И кто не ценит это искусство, поистине, кажется мне чуждым здравого разумения; ибо созерцаемый нами механизм Вселенной, с необъятным небом, озаренным яркими звездами, а в центре его – Земля, опоясанная морями, испещренная горами, долинами и реками, украшенная столь разнообразными деревами, прелестными цветами и травами, – все это можно назвать прекрасной и огромной картиной, сотворенной дланью природы и Бога. Тот, кто может подражать ей, кажется мне достойным великой похвалы; а достичь такой способности невозможно без постижения многих вещей, что хорошо знает любой, кто пробовал заниматься этим на деле. Поэтому древние высоко чтили как искусство, так и художников, отчего оно и достигло великих вершин; ясным свидетельством тому служат древние мраморные и бронзовые статуи, сохранившиеся до наших дней. И хотя живопись отличается от скульптуры, обе они имеют один источник – хороший рисунок. И подобно тому как божественны статуи, так, надо полагать, могут быть божественными и картины, – и даже больше, ибо способны вместить в себе больше мастерства.

L

Тогда синьора Эмилия, обратившись к Джан Кристофоро Романо, сидевшему вместе с другими, спросила:

– Что вы на это скажете? Вы подтверждаете, что в живопись вкладывается больше мастерства, чем в скульптуру?

Джан Кристофоро ответил:

– Я, синьора, считаю, что скульптура требует большего труда, большего искусства и имеет большее достоинство, нежели живопись.

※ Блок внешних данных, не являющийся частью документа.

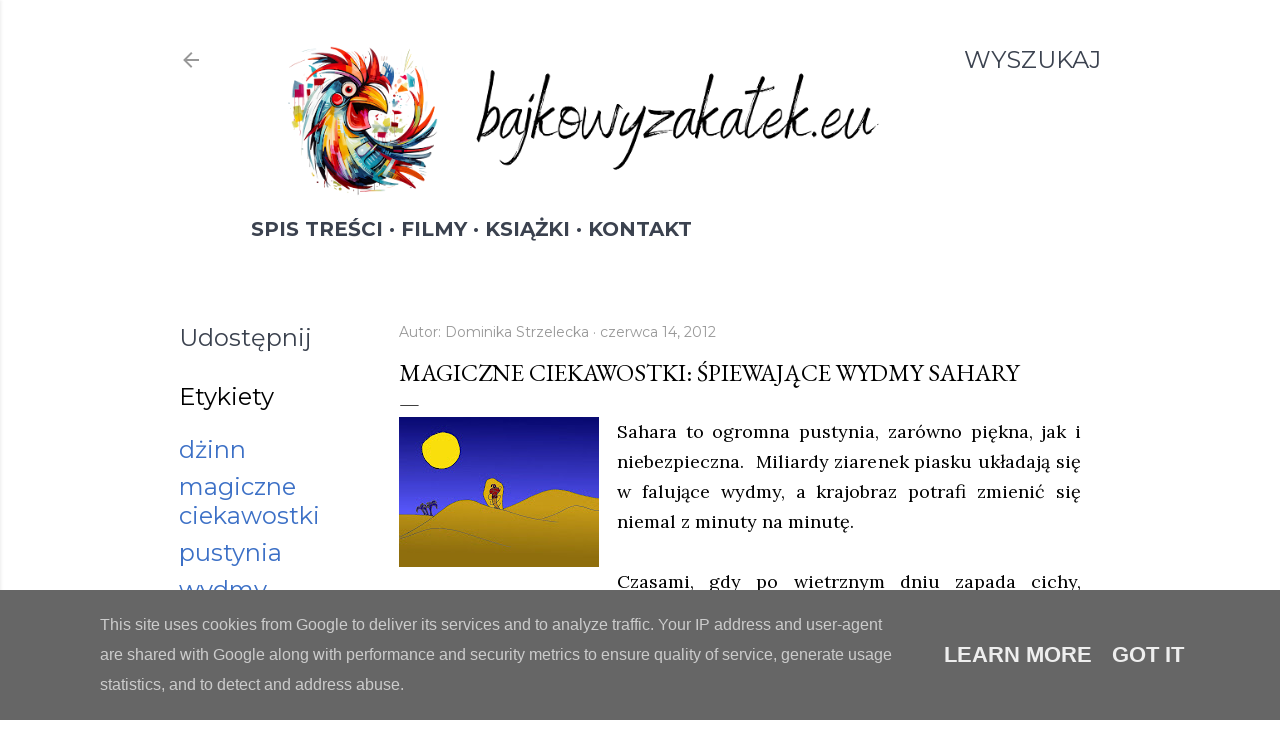

--- FILE ---
content_type: text/html; charset=utf-8
request_url: https://www.google.com/recaptcha/api2/aframe
body_size: 267
content:
<!DOCTYPE HTML><html><head><meta http-equiv="content-type" content="text/html; charset=UTF-8"></head><body><script nonce="btrjzxFoKYJFhfXbTWl2SQ">/** Anti-fraud and anti-abuse applications only. See google.com/recaptcha */ try{var clients={'sodar':'https://pagead2.googlesyndication.com/pagead/sodar?'};window.addEventListener("message",function(a){try{if(a.source===window.parent){var b=JSON.parse(a.data);var c=clients[b['id']];if(c){var d=document.createElement('img');d.src=c+b['params']+'&rc='+(localStorage.getItem("rc::a")?sessionStorage.getItem("rc::b"):"");window.document.body.appendChild(d);sessionStorage.setItem("rc::e",parseInt(sessionStorage.getItem("rc::e")||0)+1);localStorage.setItem("rc::h",'1762017549000');}}}catch(b){}});window.parent.postMessage("_grecaptcha_ready", "*");}catch(b){}</script></body></html>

– Так как статуи сохраняются лучше, – сказал граф, – то, пожалуй, можно сказать, что достоинство их выше: ибо, создаваемые для сохранения памяти, они служат этому лучше, чем живопись. Но, кроме памяти, и живопись, и скульптура создаются ради красоты, и в этом живопись намного выше: пусть она и не столь долговечна, как скульптура, но живет все-таки немало, а пока живет – восхищает гораздо больше.

– Честно признаться, я думаю, вы говорите не то, что у вас на душе, – ответил Джан Кристофоро, – а просто в угоду вашему Рафаэлю, или еще, может быть, считаете то совершенство, которое находите в его живописи, недостижимым в скульптуре. Но если так, имейте в виду, что это похвала искусному мастеру, а не искусству.